# Tarefa proposta a
Por favor, extraia das entradas todas as linhas que contêm a palavra "Query".

# Excerto a ler
====
Há consequências que podem ser resultantes de soluções construtivas também elas muito pragmáticas e muito primárias do ponto de vista da performance e, depois, da qualidade do edifício. Mas há outras que são mais difíceis de avaliar, que é a qualidade espacial, a qualidade da luz, da térmica, etc… Ou seja, o desempenho destes edifícios. A outra consequência que é muito imediata é a erosão acelerada desse edifício. Porque este se for feito utilizando materiais mais pobres e soluções mais expeditas, obviamente ao fim de quatro, cinco ou seis anos já está a precisar de uma pintura, os isolamentos já não são suficientes…
– Quantos arquitetos estão inscritos na Ordem atualmente?
Cerca de 25 mil. Mas temos a suspeita de que há muitos arquitetos que estão no ativo e que não estão inscritos na Ordem. Fora os da diáspora.
– Na crise anterior, muitos arquitetos emigraram. Que escapatória há com esta nova recessão?
====
# Registos de dados
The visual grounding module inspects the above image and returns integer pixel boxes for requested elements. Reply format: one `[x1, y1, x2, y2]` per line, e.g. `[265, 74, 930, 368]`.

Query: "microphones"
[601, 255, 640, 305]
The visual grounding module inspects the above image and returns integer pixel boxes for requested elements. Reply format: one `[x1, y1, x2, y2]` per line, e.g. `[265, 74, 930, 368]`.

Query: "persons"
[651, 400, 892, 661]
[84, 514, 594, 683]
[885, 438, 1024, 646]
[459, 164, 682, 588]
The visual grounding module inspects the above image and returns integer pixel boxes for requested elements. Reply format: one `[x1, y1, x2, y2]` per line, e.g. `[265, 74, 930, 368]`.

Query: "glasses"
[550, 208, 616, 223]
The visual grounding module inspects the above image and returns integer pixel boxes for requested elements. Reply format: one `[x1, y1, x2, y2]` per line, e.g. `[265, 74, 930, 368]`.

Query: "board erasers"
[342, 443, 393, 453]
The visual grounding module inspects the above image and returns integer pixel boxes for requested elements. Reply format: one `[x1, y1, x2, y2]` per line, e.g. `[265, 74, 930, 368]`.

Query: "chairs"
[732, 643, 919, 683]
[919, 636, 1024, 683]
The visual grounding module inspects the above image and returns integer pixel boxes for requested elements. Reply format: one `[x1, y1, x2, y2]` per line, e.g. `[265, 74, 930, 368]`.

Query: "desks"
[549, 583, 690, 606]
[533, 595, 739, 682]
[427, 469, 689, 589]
====
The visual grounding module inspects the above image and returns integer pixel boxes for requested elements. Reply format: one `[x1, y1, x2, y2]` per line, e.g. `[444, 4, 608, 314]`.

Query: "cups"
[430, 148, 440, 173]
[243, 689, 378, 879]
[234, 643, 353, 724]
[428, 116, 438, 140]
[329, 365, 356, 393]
====
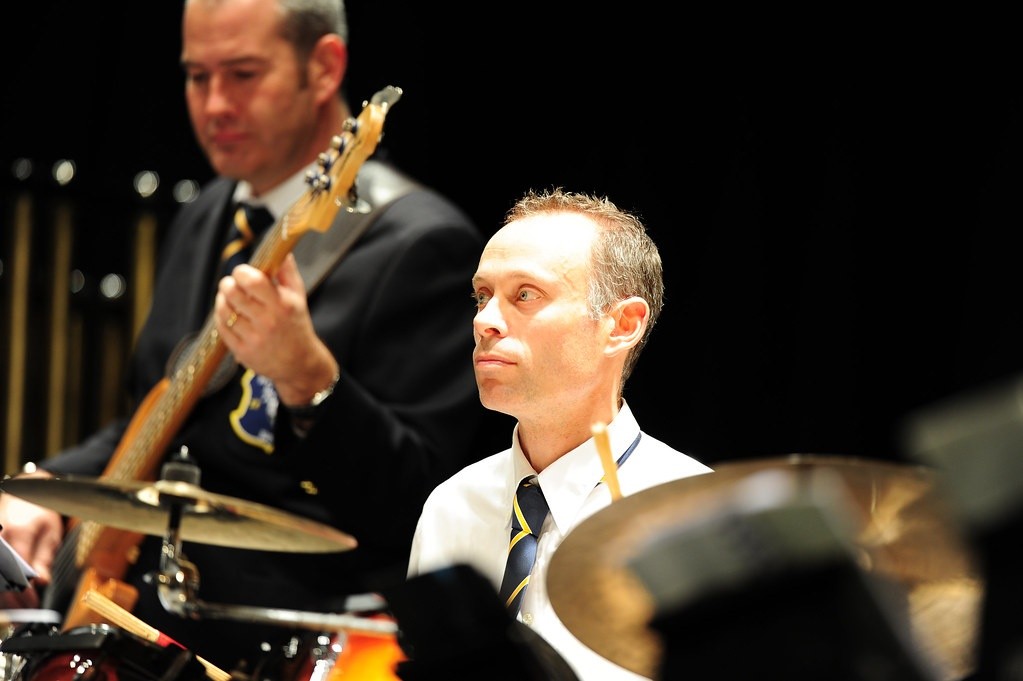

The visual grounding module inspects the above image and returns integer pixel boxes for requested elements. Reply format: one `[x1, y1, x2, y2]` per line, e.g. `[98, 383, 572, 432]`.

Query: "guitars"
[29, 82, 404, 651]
====
# Tarefa proposta b
Repita sem alterações a passagem do excerto sobre arquitetura que vai de "Há consequências que" até "os da diáspora.", inclusive.

# Resposta completa a
Query: "microphones"
Query: "persons"
Query: "glasses"
Query: "board erasers"
Query: "chairs"
Query: "desks"
Query: "cups"
Query: "guitars"

# Resposta completa b
Há consequências que podem ser resultantes de soluções construtivas também elas muito pragmáticas e muito primárias do ponto de vista da performance e, depois, da qualidade do edifício. Mas há outras que são mais difíceis de avaliar, que é a qualidade espacial, a qualidade da luz, da térmica, etc… Ou seja, o desempenho destes edifícios. A outra consequência que é muito imediata é a erosão acelerada desse edifício. Porque este se for feito utilizando materiais mais pobres e soluções mais expeditas, obviamente ao fim de quatro, cinco ou seis anos já está a precisar de uma pintura, os isolamentos já não são suficientes…
– Quantos arquitetos estão inscritos na Ordem atualmente?
Cerca de 25 mil. Mas temos a suspeita de que há muitos arquitetos que estão no ativo e que não estão inscritos na Ordem. Fora os da diáspora.